NASHVILLE, Tenn. (WKRN) – A public health expert at one of Tennessee’s historically black colleges and universities is working to encourage people to get the COVID-19 vaccine as cases of the delta variant are multiplying across the country.

According to the Tennessee Health Department, 30.8% of the Black population have received at least one dose of the vaccine. Statewide, 46.4% of all Tennesseans fall into that category.

Many people expressed concern over the safety of the vaccine, but Tennessee State University Interim Public Health Program Director Dr. Wendelyn Inman said it’s not surprising.

“In looking at the history of public health, every time we get a new way to treat something – prevention is our middle name, a new technique of prevention or a source of prevention, we do have resistance,” Dr. Inman said. “The second reason is my great uncle Gus was in the Tuskegee study. So prevalent throughout my community, especially my family, is hesitancy to participate in anything that is novel, because we are concerned that we’re targeted specifically for negative outcomes.”

According to the Centers for Disease Control and Prevention, the USPHS Syphilis Study at Tuskegee in 1932 initially involved 600 Black men – 399 with syphilis, 201 who did not have the disease. The men’s informed consent was not collected, and it’s one of the reasons for the distrust within the Black community. The CDC reports 25% of total U.S. vaccinations went to people who are Black.

“I would like to see everyone immunized because every time we get immunized, we are contributing to saving someone else’s life,” Dr. Inman said. “It’s not just our own protection, we’re protecting others.”

Despite her own family’s history she encourages people to get the COVID-19 vaccine, saying those on the fence should ask their healthcare provider or other vaccine recipients about what to expect.

“Our public health program now has a bachelor’s degree, we have graduate and undergraduate students.

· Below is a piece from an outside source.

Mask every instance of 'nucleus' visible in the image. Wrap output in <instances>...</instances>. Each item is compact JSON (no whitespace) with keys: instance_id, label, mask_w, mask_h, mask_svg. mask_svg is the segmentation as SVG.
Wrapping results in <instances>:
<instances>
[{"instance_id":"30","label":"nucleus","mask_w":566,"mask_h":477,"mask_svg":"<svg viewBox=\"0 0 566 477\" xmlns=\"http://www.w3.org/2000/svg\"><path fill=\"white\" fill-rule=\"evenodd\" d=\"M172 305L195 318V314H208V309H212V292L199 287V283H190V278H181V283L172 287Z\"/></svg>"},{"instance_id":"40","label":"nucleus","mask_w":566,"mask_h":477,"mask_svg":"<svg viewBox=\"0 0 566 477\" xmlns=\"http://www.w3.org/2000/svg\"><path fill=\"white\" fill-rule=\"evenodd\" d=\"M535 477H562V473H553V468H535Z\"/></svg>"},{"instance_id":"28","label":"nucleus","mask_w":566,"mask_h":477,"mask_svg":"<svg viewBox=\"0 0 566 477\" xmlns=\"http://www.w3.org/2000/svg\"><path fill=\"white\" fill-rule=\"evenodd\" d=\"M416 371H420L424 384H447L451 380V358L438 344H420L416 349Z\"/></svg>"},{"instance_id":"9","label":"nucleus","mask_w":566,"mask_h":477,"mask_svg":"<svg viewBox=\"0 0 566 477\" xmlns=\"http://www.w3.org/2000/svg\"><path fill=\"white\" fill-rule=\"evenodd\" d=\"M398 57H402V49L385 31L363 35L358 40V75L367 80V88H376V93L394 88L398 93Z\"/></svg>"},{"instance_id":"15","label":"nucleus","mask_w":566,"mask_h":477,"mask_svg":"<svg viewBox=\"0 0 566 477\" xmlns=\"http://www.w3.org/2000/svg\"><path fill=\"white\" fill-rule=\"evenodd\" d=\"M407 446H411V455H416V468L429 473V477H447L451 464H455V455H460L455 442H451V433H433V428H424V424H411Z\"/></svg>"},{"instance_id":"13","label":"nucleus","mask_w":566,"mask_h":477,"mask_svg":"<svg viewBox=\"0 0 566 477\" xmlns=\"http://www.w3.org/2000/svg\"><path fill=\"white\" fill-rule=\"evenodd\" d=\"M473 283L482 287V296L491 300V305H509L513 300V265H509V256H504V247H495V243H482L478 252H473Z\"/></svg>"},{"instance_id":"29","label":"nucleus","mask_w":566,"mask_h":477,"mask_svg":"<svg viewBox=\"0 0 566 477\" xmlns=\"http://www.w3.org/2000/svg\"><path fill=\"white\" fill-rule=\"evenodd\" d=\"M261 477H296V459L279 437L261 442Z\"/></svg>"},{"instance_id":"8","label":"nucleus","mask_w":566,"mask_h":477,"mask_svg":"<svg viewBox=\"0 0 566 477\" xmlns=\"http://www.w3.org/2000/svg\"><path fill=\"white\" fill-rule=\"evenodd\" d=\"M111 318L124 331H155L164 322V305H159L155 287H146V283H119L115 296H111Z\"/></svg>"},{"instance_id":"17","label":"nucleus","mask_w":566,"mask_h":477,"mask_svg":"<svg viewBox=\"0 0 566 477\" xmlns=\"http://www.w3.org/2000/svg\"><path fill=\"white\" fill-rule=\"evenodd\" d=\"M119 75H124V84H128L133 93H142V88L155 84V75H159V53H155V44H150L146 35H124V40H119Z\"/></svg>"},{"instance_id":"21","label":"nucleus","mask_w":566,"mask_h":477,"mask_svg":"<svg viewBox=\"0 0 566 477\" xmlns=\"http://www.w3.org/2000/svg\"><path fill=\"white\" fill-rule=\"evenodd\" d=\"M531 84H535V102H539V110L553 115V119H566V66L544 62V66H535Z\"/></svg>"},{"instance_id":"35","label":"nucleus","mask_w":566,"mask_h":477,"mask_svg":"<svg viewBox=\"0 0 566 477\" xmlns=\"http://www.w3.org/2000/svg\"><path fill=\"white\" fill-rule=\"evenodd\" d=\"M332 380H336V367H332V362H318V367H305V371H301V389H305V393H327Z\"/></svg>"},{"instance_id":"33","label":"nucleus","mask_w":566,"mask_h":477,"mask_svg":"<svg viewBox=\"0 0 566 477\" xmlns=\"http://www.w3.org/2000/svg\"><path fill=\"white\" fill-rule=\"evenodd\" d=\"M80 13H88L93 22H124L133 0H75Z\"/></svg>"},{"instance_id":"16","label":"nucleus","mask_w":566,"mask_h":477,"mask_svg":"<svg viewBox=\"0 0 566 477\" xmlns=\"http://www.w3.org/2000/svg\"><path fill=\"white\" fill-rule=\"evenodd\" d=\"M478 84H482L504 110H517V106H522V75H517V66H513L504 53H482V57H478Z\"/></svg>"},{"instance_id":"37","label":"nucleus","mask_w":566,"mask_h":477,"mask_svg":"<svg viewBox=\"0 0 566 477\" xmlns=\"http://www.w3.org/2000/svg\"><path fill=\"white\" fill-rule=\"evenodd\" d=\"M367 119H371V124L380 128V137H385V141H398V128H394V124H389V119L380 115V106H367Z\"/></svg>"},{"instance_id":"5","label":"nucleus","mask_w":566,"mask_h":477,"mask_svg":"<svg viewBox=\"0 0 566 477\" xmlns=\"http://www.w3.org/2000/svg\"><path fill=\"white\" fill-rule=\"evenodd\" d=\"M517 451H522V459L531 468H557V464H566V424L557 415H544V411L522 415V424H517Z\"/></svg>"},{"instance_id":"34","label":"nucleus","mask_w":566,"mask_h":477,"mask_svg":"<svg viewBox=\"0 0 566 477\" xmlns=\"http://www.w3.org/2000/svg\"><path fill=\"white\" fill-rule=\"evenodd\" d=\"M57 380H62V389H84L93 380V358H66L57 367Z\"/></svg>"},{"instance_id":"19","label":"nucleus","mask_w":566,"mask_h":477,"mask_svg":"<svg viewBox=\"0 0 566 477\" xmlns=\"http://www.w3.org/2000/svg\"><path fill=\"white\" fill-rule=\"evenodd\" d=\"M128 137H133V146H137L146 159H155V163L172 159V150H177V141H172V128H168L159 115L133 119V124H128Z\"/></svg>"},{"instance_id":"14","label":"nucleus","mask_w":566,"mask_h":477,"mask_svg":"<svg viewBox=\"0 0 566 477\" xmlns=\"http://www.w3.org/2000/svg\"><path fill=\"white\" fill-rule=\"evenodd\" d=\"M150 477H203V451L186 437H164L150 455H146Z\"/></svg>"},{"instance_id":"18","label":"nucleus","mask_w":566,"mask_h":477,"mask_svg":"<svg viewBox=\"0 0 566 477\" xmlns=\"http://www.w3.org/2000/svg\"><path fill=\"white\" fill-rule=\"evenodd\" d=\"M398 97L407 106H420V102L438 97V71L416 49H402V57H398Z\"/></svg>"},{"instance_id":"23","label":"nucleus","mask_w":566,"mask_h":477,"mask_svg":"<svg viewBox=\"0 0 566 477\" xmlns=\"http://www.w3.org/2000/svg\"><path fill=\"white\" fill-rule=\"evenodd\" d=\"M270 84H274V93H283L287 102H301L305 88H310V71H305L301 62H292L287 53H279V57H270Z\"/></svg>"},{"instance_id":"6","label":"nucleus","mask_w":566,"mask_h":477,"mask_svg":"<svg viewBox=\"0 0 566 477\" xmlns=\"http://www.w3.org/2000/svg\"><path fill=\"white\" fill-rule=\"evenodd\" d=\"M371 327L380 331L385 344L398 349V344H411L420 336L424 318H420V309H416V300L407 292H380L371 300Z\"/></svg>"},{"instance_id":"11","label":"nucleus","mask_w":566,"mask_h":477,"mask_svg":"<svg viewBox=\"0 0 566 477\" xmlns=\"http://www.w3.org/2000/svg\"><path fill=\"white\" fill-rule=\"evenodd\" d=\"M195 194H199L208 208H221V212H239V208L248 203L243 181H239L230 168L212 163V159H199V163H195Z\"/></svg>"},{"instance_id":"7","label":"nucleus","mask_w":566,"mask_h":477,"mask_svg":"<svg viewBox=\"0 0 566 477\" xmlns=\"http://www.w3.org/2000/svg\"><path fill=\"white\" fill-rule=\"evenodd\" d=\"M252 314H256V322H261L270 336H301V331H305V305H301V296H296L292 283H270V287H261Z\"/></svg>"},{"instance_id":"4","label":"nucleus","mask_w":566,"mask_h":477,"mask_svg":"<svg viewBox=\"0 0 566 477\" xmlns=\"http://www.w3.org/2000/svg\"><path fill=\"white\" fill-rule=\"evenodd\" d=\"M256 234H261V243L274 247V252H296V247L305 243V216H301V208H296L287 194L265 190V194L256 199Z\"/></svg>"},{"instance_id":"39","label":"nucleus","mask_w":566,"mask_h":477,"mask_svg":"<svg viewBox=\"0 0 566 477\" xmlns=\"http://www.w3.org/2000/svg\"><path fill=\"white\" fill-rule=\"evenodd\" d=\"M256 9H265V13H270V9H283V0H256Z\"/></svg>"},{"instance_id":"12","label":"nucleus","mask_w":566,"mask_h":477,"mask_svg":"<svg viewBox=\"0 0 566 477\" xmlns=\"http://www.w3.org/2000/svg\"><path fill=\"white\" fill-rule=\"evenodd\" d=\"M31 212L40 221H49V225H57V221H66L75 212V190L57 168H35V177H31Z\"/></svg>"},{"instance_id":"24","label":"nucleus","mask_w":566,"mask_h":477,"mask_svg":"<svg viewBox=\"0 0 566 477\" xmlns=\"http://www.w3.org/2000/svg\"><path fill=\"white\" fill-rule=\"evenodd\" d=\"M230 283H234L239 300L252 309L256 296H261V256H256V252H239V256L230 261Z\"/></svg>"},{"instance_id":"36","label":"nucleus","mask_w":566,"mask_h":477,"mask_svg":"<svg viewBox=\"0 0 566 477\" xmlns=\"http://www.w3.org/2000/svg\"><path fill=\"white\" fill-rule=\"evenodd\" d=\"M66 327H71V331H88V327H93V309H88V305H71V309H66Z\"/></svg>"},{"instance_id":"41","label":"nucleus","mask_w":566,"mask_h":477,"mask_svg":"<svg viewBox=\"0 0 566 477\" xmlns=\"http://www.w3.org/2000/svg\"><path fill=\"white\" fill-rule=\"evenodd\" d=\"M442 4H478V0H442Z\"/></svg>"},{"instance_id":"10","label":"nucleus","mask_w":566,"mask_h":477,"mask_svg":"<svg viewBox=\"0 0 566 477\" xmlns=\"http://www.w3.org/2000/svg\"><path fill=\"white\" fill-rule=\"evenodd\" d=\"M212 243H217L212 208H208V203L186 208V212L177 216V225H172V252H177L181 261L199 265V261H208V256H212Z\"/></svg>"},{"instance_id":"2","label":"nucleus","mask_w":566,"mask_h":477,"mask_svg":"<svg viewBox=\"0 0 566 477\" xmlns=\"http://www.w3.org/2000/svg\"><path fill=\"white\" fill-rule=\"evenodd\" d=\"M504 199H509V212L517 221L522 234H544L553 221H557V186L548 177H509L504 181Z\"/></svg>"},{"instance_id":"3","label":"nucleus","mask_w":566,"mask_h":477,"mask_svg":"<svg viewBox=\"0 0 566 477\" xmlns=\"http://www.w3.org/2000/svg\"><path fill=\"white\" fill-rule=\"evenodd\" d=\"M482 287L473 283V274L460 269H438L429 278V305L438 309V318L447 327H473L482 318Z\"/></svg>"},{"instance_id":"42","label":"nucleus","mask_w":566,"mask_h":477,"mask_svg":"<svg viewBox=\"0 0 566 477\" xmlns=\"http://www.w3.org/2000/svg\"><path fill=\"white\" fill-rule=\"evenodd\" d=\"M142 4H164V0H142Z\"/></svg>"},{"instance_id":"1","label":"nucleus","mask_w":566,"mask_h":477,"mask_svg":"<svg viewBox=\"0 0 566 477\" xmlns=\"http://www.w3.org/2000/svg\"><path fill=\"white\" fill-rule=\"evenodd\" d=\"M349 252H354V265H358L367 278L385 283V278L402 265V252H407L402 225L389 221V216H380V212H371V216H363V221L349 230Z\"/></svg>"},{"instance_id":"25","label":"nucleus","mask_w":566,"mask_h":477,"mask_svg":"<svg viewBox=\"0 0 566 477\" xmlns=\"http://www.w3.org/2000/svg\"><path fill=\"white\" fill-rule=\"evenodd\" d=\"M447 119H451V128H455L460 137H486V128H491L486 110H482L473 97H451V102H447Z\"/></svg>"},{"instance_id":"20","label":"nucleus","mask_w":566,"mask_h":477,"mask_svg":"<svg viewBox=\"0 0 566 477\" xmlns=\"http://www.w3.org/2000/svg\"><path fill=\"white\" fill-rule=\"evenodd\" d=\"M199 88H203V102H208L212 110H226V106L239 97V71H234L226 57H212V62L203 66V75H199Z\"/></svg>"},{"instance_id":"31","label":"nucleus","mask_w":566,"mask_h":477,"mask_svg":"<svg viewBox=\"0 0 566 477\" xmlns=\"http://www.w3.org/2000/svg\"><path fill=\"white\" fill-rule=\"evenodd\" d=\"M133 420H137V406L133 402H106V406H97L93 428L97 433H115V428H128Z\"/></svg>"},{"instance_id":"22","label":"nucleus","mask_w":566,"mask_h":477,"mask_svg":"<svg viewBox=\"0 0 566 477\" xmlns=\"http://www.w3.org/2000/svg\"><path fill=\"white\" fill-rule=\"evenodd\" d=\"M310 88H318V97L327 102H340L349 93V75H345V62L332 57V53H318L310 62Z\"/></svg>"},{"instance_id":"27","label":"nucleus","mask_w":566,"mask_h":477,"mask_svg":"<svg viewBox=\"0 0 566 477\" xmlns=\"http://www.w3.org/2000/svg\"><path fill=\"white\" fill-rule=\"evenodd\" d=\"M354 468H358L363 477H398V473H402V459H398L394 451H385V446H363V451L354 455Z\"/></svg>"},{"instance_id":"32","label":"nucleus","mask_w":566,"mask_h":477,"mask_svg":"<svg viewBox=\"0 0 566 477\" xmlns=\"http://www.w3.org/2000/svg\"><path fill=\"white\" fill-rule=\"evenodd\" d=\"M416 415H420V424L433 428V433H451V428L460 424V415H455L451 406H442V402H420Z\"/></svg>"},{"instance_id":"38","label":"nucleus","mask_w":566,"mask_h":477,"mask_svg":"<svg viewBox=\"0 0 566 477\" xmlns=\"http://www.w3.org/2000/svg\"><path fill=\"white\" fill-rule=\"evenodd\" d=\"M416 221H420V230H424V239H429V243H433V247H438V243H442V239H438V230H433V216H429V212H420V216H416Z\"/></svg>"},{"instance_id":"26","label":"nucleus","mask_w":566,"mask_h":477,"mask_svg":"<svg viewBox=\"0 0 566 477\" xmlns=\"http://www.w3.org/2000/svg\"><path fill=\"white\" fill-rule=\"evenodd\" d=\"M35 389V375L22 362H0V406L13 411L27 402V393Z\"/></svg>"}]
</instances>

And our students serve as advocates for their communities, for their homes, for their dormitories for their churches for where they work, and where they play,” she said. “And they get questioned all the time and we do have students who don’t want to get immunized and their classmates are probably the biggest advocates.”

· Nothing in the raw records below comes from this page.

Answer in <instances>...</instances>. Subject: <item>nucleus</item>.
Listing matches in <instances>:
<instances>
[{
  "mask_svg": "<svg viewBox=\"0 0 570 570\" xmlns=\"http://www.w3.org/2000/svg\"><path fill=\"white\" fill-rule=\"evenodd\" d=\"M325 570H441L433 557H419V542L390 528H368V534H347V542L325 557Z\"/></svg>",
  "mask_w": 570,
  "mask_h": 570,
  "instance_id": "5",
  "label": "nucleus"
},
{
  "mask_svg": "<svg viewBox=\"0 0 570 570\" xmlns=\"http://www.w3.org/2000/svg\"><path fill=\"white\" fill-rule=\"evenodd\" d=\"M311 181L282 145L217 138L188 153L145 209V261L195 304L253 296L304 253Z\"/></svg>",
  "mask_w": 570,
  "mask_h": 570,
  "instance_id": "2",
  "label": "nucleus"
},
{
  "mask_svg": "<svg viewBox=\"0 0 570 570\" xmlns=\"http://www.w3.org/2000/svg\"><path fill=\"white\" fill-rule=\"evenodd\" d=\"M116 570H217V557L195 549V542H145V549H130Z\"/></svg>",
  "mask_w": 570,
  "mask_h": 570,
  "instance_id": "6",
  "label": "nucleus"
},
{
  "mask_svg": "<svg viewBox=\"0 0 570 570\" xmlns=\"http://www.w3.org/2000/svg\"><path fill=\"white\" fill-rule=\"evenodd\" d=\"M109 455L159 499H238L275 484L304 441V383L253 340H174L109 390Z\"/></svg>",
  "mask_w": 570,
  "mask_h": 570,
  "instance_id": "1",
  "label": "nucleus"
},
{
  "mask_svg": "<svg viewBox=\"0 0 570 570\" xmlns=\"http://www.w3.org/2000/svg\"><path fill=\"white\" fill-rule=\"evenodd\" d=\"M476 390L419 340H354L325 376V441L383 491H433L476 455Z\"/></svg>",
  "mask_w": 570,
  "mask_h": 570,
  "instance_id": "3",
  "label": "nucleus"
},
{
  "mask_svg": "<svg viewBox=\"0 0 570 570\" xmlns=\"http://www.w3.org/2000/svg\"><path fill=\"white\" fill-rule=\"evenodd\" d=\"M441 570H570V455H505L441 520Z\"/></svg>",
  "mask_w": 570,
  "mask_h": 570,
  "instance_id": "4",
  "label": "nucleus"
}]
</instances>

She said the delta variant has been especially concerning for those who are unvaccinated.

“Our lives are at stake, the lives of people we love, the lives of individuals who haven’t been immunized. The variant is more transmissible. You can get sicker, be in the hospital, be in the hospital longer, have after-effects longer, and also have a higher percentage of dying,” said Dr. Inman. “You have a higher percentage of hospitalization. ICU costs are extreme: $100,000 plus, you also have the chance of giving your money to the undertaker. ICUs are filling up and the undertaker is making a lot of money on folks that are dying.”

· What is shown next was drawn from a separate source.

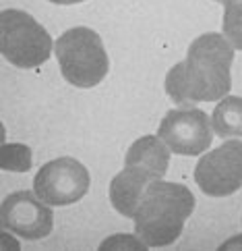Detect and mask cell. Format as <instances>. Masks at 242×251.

She also has a message for people who attended public schools and had to be immunized in previous years.

“I would like to remind them that when you went to public school, you were fully immunized and those immunizations are still keeping you alive today,” she said. “You’re not dead from your measles, mumps, and rubella. You’re not dead from your polio vaccine. We eliminated smallpox so you know your children don’t even have to take a smallpox immunization. Immunization works. But if you’ve made that choice, you better be darn sure that what you’ve chosen works, because we are very sure that immunization works.”

She looks to history when educating people about the new vaccine.

“We’ve learned from our history in the Tuskegee study. We’ve learned from our history in studying cancer. We’ve learned from our history in smallpox,” she said. “People drive cars wherein the old days, folks used to picket and say ‘get that horseless carriage off the street’. People wouldn’t buckle up until highway patrol officers all over the country were telling us ‘we don’t pull dead bodies out of cars that are buckled people are buckled up’. We have information and proof that what we are recommending works.”